▸ **Work order**
Repeat the whole listing word for word, skipping pictures.

##### Records for the exercise #####

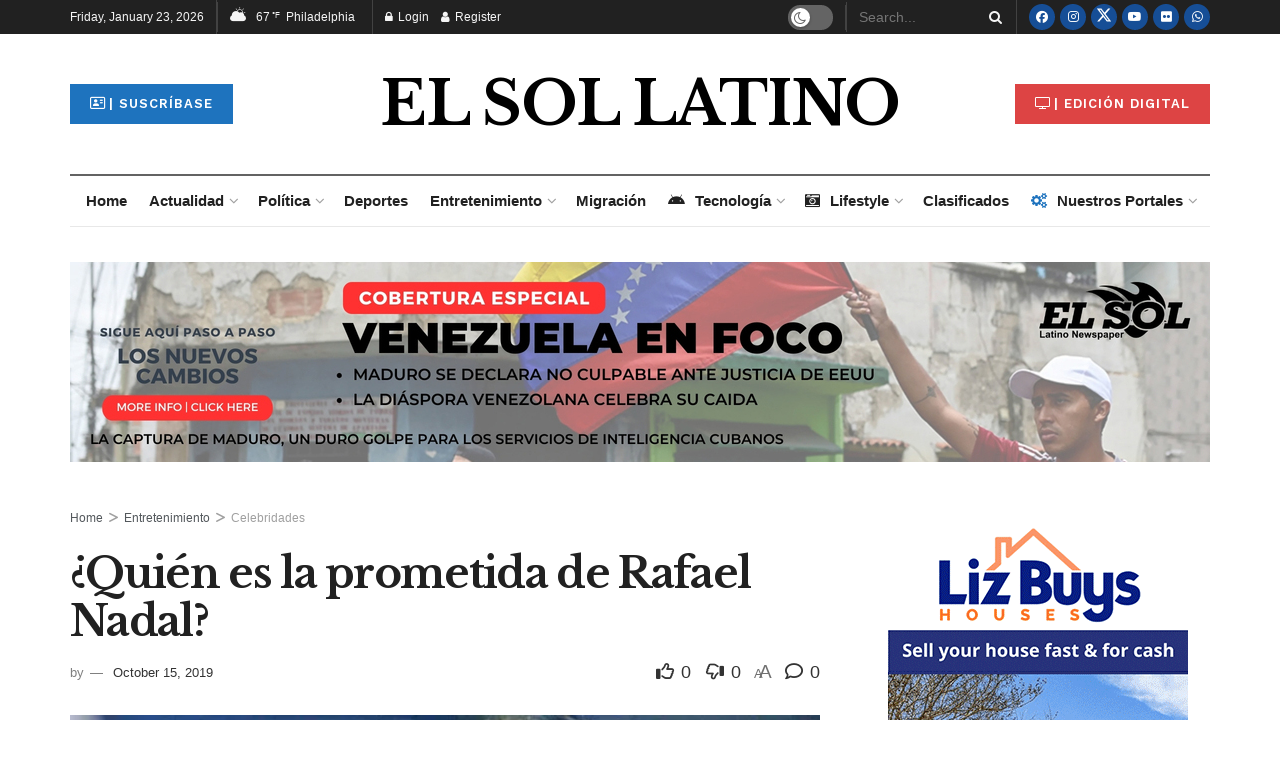

--- FILE ---
content_type: text/html; charset=utf-8
request_url: https://www.google.com/recaptcha/api2/aframe
body_size: 134
content:
<!DOCTYPE HTML><html><head><meta http-equiv="content-type" content="text/html; charset=UTF-8"></head><body><script nonce="JuH2JvZ8yuHno8hQecmrUg">/** Anti-fraud and anti-abuse applications only. See google.com/recaptcha */ try{var clients={'sodar':'https://pagead2.googlesyndication.com/pagead/sodar?'};window.addEventListener("message",function(a){try{if(a.source===window.parent){var b=JSON.parse(a.data);var c=clients[b['id']];if(c){var d=document.createElement('img');d.src=c+b['params']+'&rc='+(localStorage.getItem("rc::a")?sessionStorage.getItem("rc::b"):"");window.document.body.appendChild(d);sessionStorage.setItem("rc::e",parseInt(sessionStorage.getItem("rc::e")||0)+1);localStorage.setItem("rc::h",'1769218869905');}}}catch(b){}});window.parent.postMessage("_grecaptcha_ready", "*");}catch(b){}</script></body></html>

#####

▸ **Finished exercise**
--- FILE ---
content_type: text/html; charset=utf-8
request_url: https://www.google.com/recaptcha/api2/aframe
body_size: 134
content:
<!DOCTYPE HTML><html><head><meta http-equiv="content-type" content="text/html; charset=UTF-8"></head><body><script nonce="JuH2JvZ8yuHno8hQecmrUg">/** Anti-fraud and anti-abuse applications only. See google.com/recaptcha */ try{var clients={'sodar':'https://pagead2.googlesyndication.com/pagead/sodar?'};window.addEventListener("message",function(a){try{if(a.source===window.parent){var b=JSON.parse(a.data);var c=clients[b['id']];if(c){var d=document.createElement('img');d.src=c+b['params']+'&rc='+(localStorage.getItem("rc::a")?sessionStorage.getItem("rc::b"):"");window.document.body.appendChild(d);sessionStorage.setItem("rc::e",parseInt(sessionStorage.getItem("rc::e")||0)+1);localStorage.setItem("rc::h",'1769218869905');}}}catch(b){}});window.parent.postMessage("_grecaptcha_ready", "*");}catch(b){}</script></body></html>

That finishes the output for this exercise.